----- Records

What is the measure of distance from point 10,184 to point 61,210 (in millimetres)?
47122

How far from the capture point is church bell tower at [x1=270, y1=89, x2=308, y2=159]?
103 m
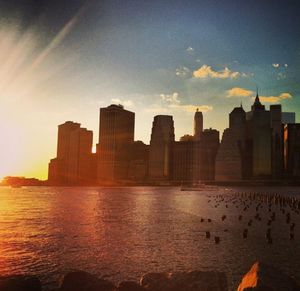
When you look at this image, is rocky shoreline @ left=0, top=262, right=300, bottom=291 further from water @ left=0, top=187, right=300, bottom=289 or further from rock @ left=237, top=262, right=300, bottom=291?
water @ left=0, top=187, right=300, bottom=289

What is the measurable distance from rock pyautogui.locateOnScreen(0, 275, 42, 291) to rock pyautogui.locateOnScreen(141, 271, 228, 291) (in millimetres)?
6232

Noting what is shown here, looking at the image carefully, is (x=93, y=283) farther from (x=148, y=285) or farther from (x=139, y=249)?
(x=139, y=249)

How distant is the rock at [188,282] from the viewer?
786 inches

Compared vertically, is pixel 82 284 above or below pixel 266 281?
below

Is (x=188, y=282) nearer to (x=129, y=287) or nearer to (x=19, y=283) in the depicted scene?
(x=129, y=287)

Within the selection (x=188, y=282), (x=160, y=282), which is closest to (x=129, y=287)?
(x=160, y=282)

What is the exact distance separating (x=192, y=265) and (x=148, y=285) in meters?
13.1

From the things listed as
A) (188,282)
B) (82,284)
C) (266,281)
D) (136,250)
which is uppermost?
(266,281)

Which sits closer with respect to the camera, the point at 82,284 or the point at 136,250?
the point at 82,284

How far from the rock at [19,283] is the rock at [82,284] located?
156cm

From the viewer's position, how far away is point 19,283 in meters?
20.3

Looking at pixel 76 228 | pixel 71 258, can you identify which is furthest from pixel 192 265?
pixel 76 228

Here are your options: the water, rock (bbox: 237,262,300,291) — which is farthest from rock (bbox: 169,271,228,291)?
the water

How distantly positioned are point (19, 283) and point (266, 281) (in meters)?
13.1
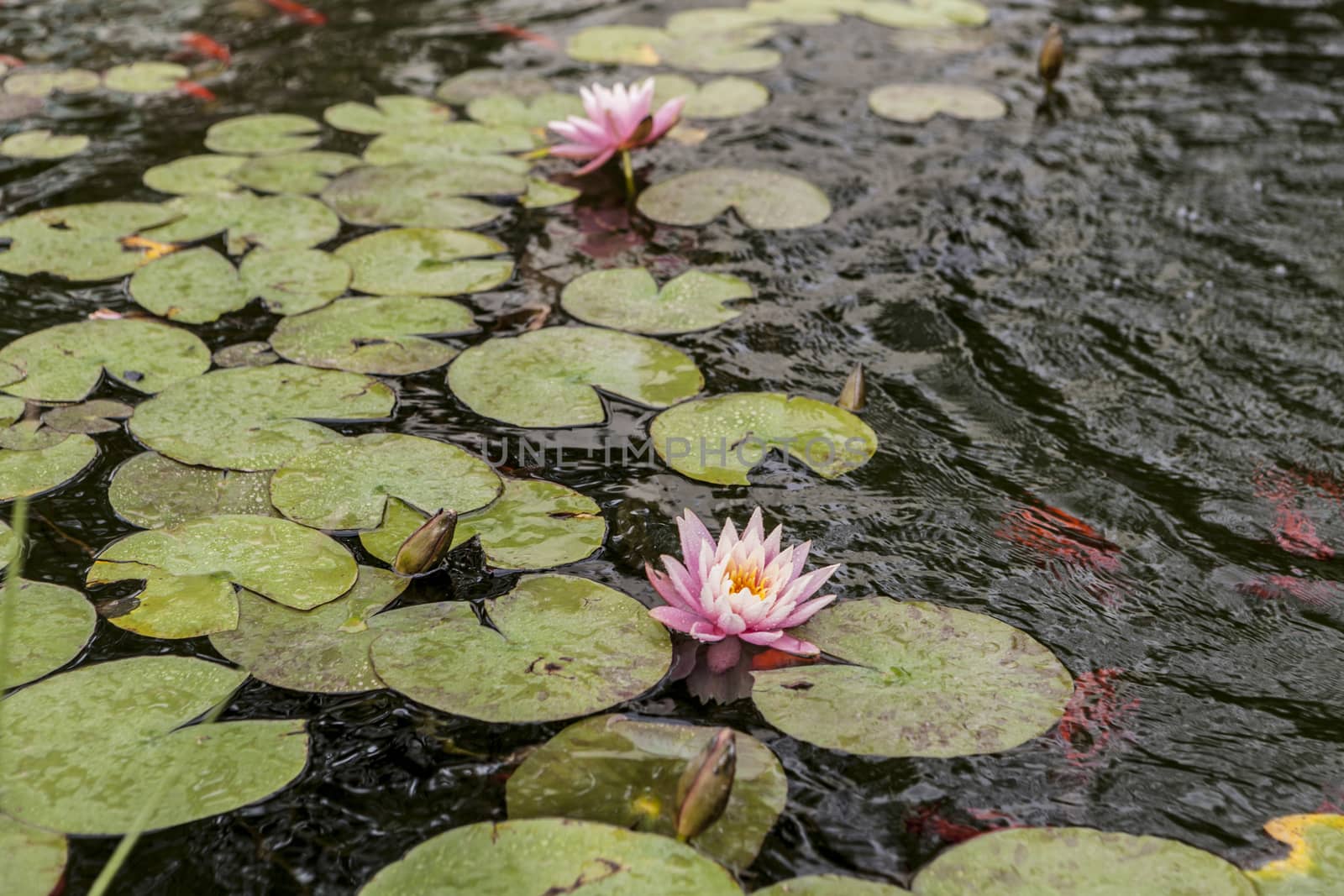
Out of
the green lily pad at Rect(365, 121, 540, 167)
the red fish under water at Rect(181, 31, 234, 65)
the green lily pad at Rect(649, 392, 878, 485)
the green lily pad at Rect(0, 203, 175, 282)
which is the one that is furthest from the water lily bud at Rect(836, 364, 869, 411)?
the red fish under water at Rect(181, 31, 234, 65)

----------
----- Records

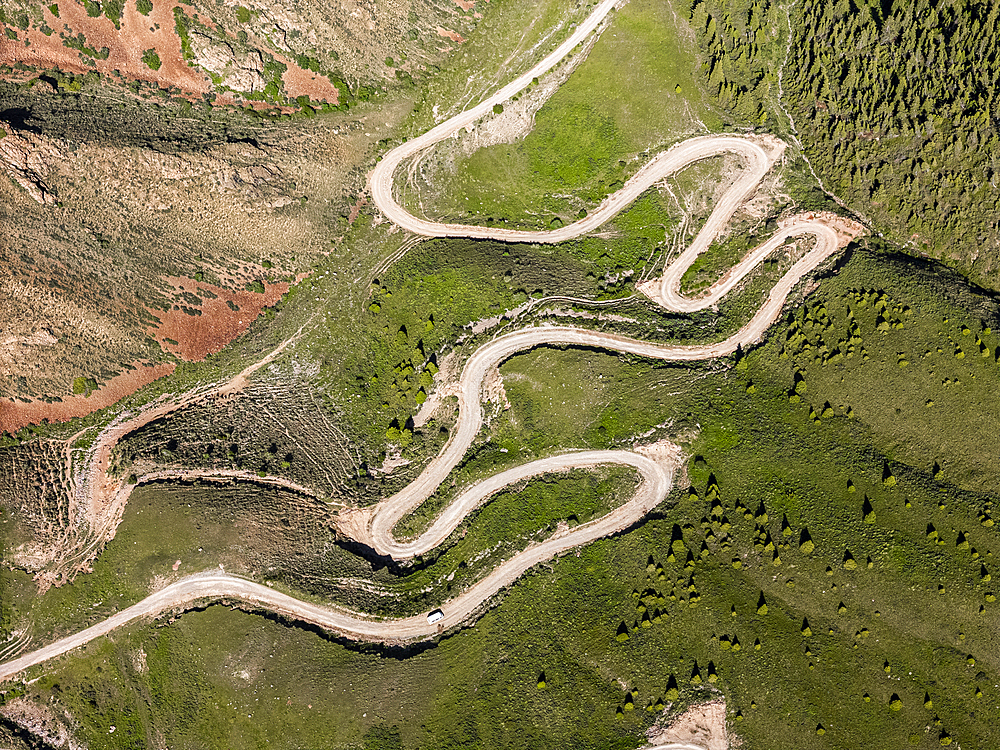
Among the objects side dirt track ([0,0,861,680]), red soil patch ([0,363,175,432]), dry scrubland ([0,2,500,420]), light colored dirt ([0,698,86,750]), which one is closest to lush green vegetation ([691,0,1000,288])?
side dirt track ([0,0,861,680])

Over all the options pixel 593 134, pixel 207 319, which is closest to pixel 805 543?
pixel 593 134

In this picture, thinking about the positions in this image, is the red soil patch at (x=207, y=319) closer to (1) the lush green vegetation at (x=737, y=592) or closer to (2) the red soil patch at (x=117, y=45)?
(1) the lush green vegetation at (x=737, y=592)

----------

- What you have to do -
Pick out and copy every line of the entries above that contains the word "track". Case counts.

- Correct response -
Among the objects side dirt track ([0,0,861,680]), red soil patch ([0,363,175,432]), dry scrubland ([0,2,500,420]), light colored dirt ([0,698,86,750]), which one is closest to lush green vegetation ([691,0,1000,288])?
side dirt track ([0,0,861,680])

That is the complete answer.